Stored data entries:

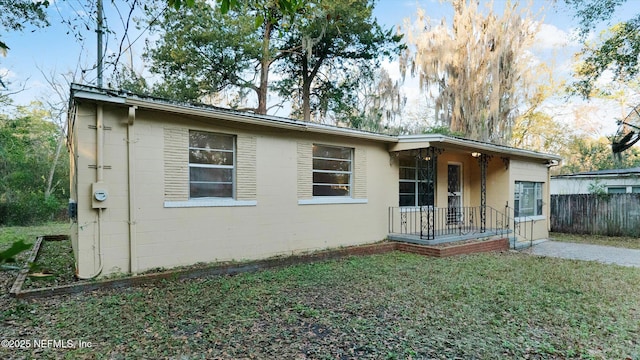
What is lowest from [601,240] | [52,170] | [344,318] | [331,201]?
[601,240]

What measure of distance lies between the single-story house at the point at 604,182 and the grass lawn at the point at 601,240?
1947 millimetres

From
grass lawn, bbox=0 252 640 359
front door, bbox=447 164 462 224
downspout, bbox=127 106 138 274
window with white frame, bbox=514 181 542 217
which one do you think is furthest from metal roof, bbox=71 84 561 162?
grass lawn, bbox=0 252 640 359

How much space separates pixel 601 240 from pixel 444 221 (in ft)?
19.9

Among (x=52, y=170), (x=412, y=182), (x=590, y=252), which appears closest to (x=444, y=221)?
(x=412, y=182)

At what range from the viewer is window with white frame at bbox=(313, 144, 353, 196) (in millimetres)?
8266

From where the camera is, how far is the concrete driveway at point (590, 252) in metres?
8.51

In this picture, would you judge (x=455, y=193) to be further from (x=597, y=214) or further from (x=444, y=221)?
(x=597, y=214)

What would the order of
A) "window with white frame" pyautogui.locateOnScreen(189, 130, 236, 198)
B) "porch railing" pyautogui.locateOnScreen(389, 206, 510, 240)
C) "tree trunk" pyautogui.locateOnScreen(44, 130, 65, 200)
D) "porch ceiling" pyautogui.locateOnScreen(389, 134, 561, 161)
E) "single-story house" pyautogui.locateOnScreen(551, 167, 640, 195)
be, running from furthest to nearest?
"tree trunk" pyautogui.locateOnScreen(44, 130, 65, 200), "single-story house" pyautogui.locateOnScreen(551, 167, 640, 195), "porch railing" pyautogui.locateOnScreen(389, 206, 510, 240), "porch ceiling" pyautogui.locateOnScreen(389, 134, 561, 161), "window with white frame" pyautogui.locateOnScreen(189, 130, 236, 198)

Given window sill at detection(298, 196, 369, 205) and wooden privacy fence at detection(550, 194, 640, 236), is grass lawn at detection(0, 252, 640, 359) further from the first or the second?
wooden privacy fence at detection(550, 194, 640, 236)

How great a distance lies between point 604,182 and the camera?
48.1ft

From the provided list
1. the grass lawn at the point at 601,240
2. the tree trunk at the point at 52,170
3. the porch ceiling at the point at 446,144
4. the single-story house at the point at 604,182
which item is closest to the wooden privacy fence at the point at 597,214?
the grass lawn at the point at 601,240

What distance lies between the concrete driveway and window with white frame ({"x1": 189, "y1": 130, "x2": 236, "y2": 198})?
27.2 ft

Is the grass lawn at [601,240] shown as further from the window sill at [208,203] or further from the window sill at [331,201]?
the window sill at [208,203]

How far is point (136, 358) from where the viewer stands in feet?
10.7
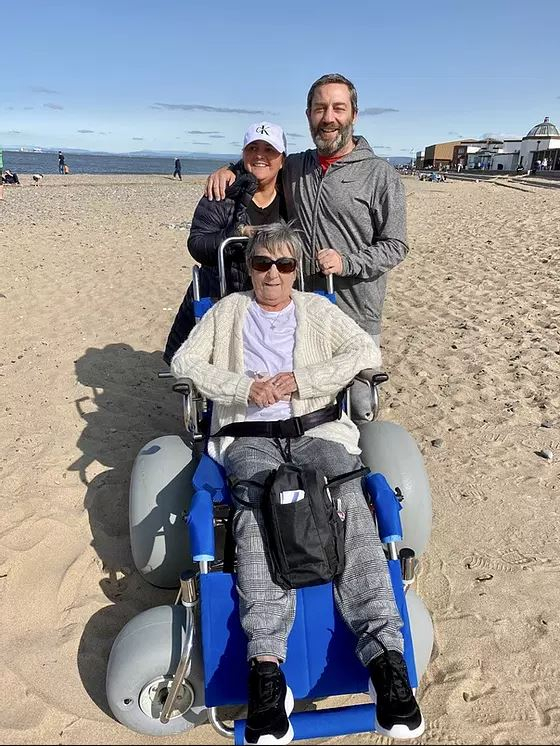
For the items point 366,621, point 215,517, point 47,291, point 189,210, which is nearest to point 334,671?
point 366,621

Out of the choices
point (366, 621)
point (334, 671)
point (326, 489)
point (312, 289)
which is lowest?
point (334, 671)

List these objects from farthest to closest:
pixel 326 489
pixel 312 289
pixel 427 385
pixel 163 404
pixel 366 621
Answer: pixel 427 385
pixel 163 404
pixel 312 289
pixel 326 489
pixel 366 621

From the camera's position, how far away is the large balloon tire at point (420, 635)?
8.50 feet

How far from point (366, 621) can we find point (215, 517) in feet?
2.73

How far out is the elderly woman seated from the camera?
89.1 inches

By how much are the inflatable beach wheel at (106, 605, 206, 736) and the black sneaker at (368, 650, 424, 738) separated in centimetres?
69

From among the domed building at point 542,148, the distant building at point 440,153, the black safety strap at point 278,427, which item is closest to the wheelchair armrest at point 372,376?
the black safety strap at point 278,427

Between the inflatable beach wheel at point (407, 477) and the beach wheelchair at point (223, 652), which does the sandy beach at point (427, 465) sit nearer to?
the beach wheelchair at point (223, 652)

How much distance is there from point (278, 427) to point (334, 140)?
164 cm

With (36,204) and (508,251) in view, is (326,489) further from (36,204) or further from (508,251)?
(36,204)

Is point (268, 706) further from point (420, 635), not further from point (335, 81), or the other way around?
point (335, 81)

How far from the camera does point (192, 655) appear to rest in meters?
2.44

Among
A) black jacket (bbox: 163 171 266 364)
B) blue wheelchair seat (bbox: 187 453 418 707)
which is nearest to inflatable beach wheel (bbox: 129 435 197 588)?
blue wheelchair seat (bbox: 187 453 418 707)

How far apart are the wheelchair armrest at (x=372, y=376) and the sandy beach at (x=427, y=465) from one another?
110cm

WHAT THE TASK REQUIRES:
Duplicate the lines from the one containing "From the provided list" up to and including the one containing "which item is closest to the wooden".

FINAL RESULT:
From the provided list
1. the grass lawn at the point at 601,240
2. the tree trunk at the point at 52,170
3. the porch ceiling at the point at 446,144
4. the single-story house at the point at 604,182
which item is closest to the wooden privacy fence at the point at 597,214?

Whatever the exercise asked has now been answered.